Par un mémoire enregistré le 20 décembre 2024, le ministre des armées conclut à titre principal à l’irrecevabilité de la requête, et à titre subsidiaire à son rejet.
Il soutient que :
— les conclusions à fin d’annulation de la décision du 23 février 2022 sont irrecevables, dès lors que cette décision en litige a été retirée antérieurement à l’introduction du recours contentieux ;
— les moyens ne sont pas fondés.
Par une ordonnance du 21 novembre 2024, la clôture d’instruction a été fixée au 23 décembre 2024.
Vu les autres pièces du dossier.
Vu :
— la loi n° 83-634 du 13 juillet 1983 ;
— la loi n° 84-16 du 11 janvier 1984 ;
— le décret n° 86-442 du 14 mars 1986 ;
— le code de justice administrative.
Les parties ont été régulièrement averties du jour de l’audience.

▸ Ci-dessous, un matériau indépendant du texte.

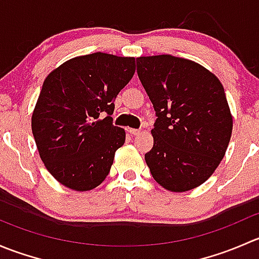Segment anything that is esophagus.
I'll list each match as a JSON object with an SVG mask.
<instances>
[{
    "instance_id": "esophagus-1",
    "label": "esophagus",
    "mask_w": 259,
    "mask_h": 259,
    "mask_svg": "<svg viewBox=\"0 0 259 259\" xmlns=\"http://www.w3.org/2000/svg\"><path fill=\"white\" fill-rule=\"evenodd\" d=\"M127 133H129V134H132V135H137V134H139L140 133V130L139 129H132V127H127Z\"/></svg>"
}]
</instances>
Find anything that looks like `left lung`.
<instances>
[{
	"mask_svg": "<svg viewBox=\"0 0 259 259\" xmlns=\"http://www.w3.org/2000/svg\"><path fill=\"white\" fill-rule=\"evenodd\" d=\"M137 72L153 103L154 145L145 154L153 178L170 192L203 184L226 154L233 127L223 85L187 59H137Z\"/></svg>",
	"mask_w": 259,
	"mask_h": 259,
	"instance_id": "1",
	"label": "left lung"
}]
</instances>
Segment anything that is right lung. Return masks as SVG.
Wrapping results in <instances>:
<instances>
[{"label": "right lung", "mask_w": 259, "mask_h": 259, "mask_svg": "<svg viewBox=\"0 0 259 259\" xmlns=\"http://www.w3.org/2000/svg\"><path fill=\"white\" fill-rule=\"evenodd\" d=\"M135 72L134 57L95 52L51 72L32 114L41 160L57 182L85 192L108 177L125 130L113 124L115 99Z\"/></svg>", "instance_id": "add662e5"}]
</instances>
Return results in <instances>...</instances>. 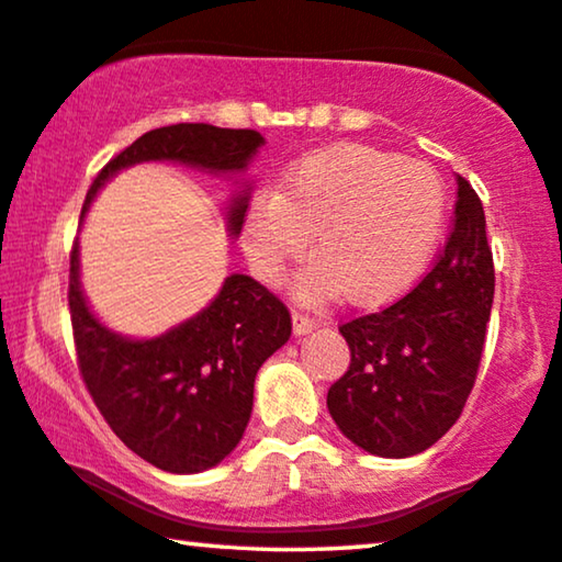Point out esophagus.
Returning a JSON list of instances; mask_svg holds the SVG:
<instances>
[{
    "instance_id": "1",
    "label": "esophagus",
    "mask_w": 562,
    "mask_h": 562,
    "mask_svg": "<svg viewBox=\"0 0 562 562\" xmlns=\"http://www.w3.org/2000/svg\"><path fill=\"white\" fill-rule=\"evenodd\" d=\"M314 329H318V318L301 314V311H293V334L296 336H306Z\"/></svg>"
}]
</instances>
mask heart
Instances as JSON below:
<instances>
[{
	"label": "heart",
	"instance_id": "b5f03b06",
	"mask_svg": "<svg viewBox=\"0 0 562 562\" xmlns=\"http://www.w3.org/2000/svg\"><path fill=\"white\" fill-rule=\"evenodd\" d=\"M445 213V183L427 160L339 145L301 160L279 193L258 195L240 244L263 281H279L314 233L322 256L299 273V296L326 301L349 291L353 304L376 306L427 269Z\"/></svg>",
	"mask_w": 562,
	"mask_h": 562
}]
</instances>
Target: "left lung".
<instances>
[{
    "label": "left lung",
    "mask_w": 562,
    "mask_h": 562,
    "mask_svg": "<svg viewBox=\"0 0 562 562\" xmlns=\"http://www.w3.org/2000/svg\"><path fill=\"white\" fill-rule=\"evenodd\" d=\"M495 296L482 201L457 178L445 251L407 296L341 324L351 364L326 407L341 435L376 457L429 450L460 419L477 376Z\"/></svg>",
    "instance_id": "obj_1"
}]
</instances>
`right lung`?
I'll return each mask as SVG.
<instances>
[{
  "instance_id": "add662e5",
  "label": "right lung",
  "mask_w": 562,
  "mask_h": 562,
  "mask_svg": "<svg viewBox=\"0 0 562 562\" xmlns=\"http://www.w3.org/2000/svg\"><path fill=\"white\" fill-rule=\"evenodd\" d=\"M263 135L205 123L158 127L115 155L85 198L80 226L108 180L140 162H178L236 178L226 231L238 238L251 201L240 178ZM70 316L77 364L112 431L145 462L195 474L236 450L254 409L258 369L291 336V314L251 276L231 273L205 308L150 339L112 331L88 304L80 281V238L70 256Z\"/></svg>"
}]
</instances>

Ont été entendus au cours de l’audience publique :
— le rapport de M. Bourragué,
— et les conclusions de Mme E, rapporteuse publique.
Considérant ce qui suit :
1. Mme B A née C, technicienne paramédicale civile née le 6 décembre 1958, a été affectée en 2009 à l’hôpital des armées de Percy à Clamart. Après avoir travaillé au sein du service de bactériologie, elle a rejoint, en janvier 2014, le service d’anatomopathologie du centre hospitalier. Elle a été placée en congé de maladie à compter du 10 juin 2015. Le 22 janvier 2016, elle a formé une demande tendant à la reconnaissance de l’imputabilité de son syndrome anxio-dépressif au service. Par une décision du 30 janvier 2019, la ministre des armées a refusé de faire droit à sa demande. Par un jugement du tribunal administratif de Cergy-Pontoise du 15 juin 2021, la décision du 30 janvier 2019 a été annulée. Par une décision du 23 février 2022, la ministre des armées a de nouveau refusé de faire droit à la demande de Mme A née C. Par la présente requête, Mme A née C demande l’annulation de cette décision.

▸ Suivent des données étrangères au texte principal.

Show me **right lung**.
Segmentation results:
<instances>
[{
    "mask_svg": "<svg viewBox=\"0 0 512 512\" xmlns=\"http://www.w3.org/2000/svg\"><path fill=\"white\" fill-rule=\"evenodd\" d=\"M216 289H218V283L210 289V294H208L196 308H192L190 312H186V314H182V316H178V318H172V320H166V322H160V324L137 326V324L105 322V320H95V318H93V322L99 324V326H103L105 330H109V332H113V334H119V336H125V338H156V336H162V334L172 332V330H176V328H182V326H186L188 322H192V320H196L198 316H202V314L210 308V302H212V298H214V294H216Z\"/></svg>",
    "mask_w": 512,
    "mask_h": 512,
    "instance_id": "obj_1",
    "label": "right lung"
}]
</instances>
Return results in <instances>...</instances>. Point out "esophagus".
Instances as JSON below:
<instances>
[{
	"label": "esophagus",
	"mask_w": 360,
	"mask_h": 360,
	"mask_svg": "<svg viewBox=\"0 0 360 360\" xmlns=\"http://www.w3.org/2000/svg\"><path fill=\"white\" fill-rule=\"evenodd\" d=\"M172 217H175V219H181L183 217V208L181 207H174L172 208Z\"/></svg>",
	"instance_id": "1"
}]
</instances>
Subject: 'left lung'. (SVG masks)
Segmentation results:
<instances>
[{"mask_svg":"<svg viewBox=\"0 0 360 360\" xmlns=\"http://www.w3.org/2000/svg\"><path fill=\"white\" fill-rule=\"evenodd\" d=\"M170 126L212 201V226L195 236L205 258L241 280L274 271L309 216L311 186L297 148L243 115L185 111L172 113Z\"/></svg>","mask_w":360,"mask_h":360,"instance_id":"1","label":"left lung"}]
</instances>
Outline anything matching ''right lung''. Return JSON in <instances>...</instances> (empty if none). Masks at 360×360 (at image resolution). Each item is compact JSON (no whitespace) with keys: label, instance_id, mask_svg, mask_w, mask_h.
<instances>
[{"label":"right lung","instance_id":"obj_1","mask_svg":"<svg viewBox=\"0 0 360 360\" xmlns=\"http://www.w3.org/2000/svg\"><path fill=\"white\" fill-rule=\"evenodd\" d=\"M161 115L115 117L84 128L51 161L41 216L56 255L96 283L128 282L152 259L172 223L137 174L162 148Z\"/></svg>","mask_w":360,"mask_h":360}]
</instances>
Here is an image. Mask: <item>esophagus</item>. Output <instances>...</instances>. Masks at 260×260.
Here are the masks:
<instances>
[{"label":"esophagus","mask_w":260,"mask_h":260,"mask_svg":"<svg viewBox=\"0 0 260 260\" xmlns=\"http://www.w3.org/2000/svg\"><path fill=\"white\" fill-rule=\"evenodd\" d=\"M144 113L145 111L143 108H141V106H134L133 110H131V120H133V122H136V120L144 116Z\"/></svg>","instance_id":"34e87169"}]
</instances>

2. Il ressort des pièces du dossier par une décision du 21 mars 2022, régulièrement notifiée le 1er avril suivant, le ministre des armées a retiré la décision du 23 février 2022. Le retrait de cette décision est intervenu antérieurement à l’enregistrement de la requête le 25 avril 2022 au greffe du tribunal administratif de Versailles. Cette décision est devenue définitive, faute d’avoir été contestée dans le délai de recours contentieux. Dès lors, ainsi que le fait valoir le ministre des armées en défense, les conclusions de Mme A tendant à l’annulation de la décision du 23 février 2022, qui avait été retirée avant l’introduction de sa requête, sont irrecevables. Par suite, ses conclusions à fin d’annulation doivent être rejetées ainsi que, par voie de conséquence, ses conclusions à fin d’injonction et celles au titre de l’article L. 761-1 du code de justice administrative.
DÉCIDE :
Article 1er : La requête de Mme A née C est rejetée.

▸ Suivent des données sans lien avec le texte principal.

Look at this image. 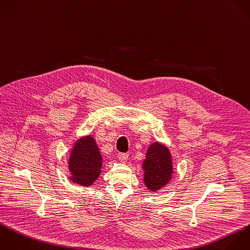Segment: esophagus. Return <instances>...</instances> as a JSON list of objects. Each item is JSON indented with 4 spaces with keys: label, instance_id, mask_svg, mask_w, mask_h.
Segmentation results:
<instances>
[{
    "label": "esophagus",
    "instance_id": "1",
    "mask_svg": "<svg viewBox=\"0 0 250 250\" xmlns=\"http://www.w3.org/2000/svg\"><path fill=\"white\" fill-rule=\"evenodd\" d=\"M118 158H119L122 162H125V161L128 159V154L125 153V152H119V153H118Z\"/></svg>",
    "mask_w": 250,
    "mask_h": 250
}]
</instances>
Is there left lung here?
<instances>
[{
  "mask_svg": "<svg viewBox=\"0 0 250 250\" xmlns=\"http://www.w3.org/2000/svg\"><path fill=\"white\" fill-rule=\"evenodd\" d=\"M146 158L143 164L146 171L144 181L146 188L155 191L171 179L173 168L170 152L165 146L155 143L148 147Z\"/></svg>",
  "mask_w": 250,
  "mask_h": 250,
  "instance_id": "obj_1",
  "label": "left lung"
}]
</instances>
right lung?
I'll list each match as a JSON object with an SVG mask.
<instances>
[{"mask_svg": "<svg viewBox=\"0 0 250 250\" xmlns=\"http://www.w3.org/2000/svg\"><path fill=\"white\" fill-rule=\"evenodd\" d=\"M102 167V155L93 138L79 140L69 158L71 181L89 186L99 177Z\"/></svg>", "mask_w": 250, "mask_h": 250, "instance_id": "1", "label": "right lung"}]
</instances>
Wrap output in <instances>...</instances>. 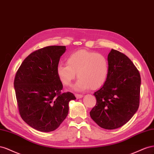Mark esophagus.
<instances>
[{
  "label": "esophagus",
  "mask_w": 154,
  "mask_h": 154,
  "mask_svg": "<svg viewBox=\"0 0 154 154\" xmlns=\"http://www.w3.org/2000/svg\"><path fill=\"white\" fill-rule=\"evenodd\" d=\"M75 97H76L77 99H81V98L82 97L83 95H81V94H75Z\"/></svg>",
  "instance_id": "esophagus-1"
}]
</instances>
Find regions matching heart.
Returning a JSON list of instances; mask_svg holds the SVG:
<instances>
[{
	"mask_svg": "<svg viewBox=\"0 0 154 154\" xmlns=\"http://www.w3.org/2000/svg\"><path fill=\"white\" fill-rule=\"evenodd\" d=\"M67 64H60L57 73L66 86H69L76 77L79 80L74 86L76 91H84L91 88L98 89L106 82L109 73V64L104 55L85 50H78L70 54Z\"/></svg>",
	"mask_w": 154,
	"mask_h": 154,
	"instance_id": "heart-1",
	"label": "heart"
}]
</instances>
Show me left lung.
<instances>
[{"label":"left lung","mask_w":154,"mask_h":154,"mask_svg":"<svg viewBox=\"0 0 154 154\" xmlns=\"http://www.w3.org/2000/svg\"><path fill=\"white\" fill-rule=\"evenodd\" d=\"M108 60V79L94 94L97 103L90 115L100 127L113 130L126 124L137 111L141 80L137 68L122 53L112 49Z\"/></svg>","instance_id":"1"}]
</instances>
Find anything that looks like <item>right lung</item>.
Here are the masks:
<instances>
[{
    "label": "right lung",
    "instance_id": "right-lung-1",
    "mask_svg": "<svg viewBox=\"0 0 154 154\" xmlns=\"http://www.w3.org/2000/svg\"><path fill=\"white\" fill-rule=\"evenodd\" d=\"M64 46H50L32 53L15 75L14 87L20 117L37 130H56L66 117L71 92L61 94L63 84L57 73Z\"/></svg>",
    "mask_w": 154,
    "mask_h": 154
}]
</instances>
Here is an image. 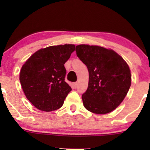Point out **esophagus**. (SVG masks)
I'll use <instances>...</instances> for the list:
<instances>
[{"label": "esophagus", "instance_id": "34e87169", "mask_svg": "<svg viewBox=\"0 0 150 150\" xmlns=\"http://www.w3.org/2000/svg\"><path fill=\"white\" fill-rule=\"evenodd\" d=\"M77 85H78V83H77V82H74V83H73V86L75 87H77Z\"/></svg>", "mask_w": 150, "mask_h": 150}]
</instances>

Article 2 : Le présent jugement sera notifié à Mme B A née C et au ministre des armées.
Délibéré après l’audience du 6 février 2025 à laquelle siégeaient :
M. Thobaty, président,
M. Bourragué, premier conseiller,
Mme Goudenèche, conseillère,
assistés de Mme Nimax, greffière.
Rendu public par mise à disposition au greffe le 27 février 2025.
Le rapporteur,
signé
S. BourraguéLe président,
signé
G. Thobaty
La greffière,
signé
S. Nimax
La République mande et ordonne au ministre des armées en ce qui le concerne ou à tous commissaires de justice à ce requis en ce qui concerne les voies de droit commun, contre les parties privées, de pourvoir à l’exécution de la présente décision.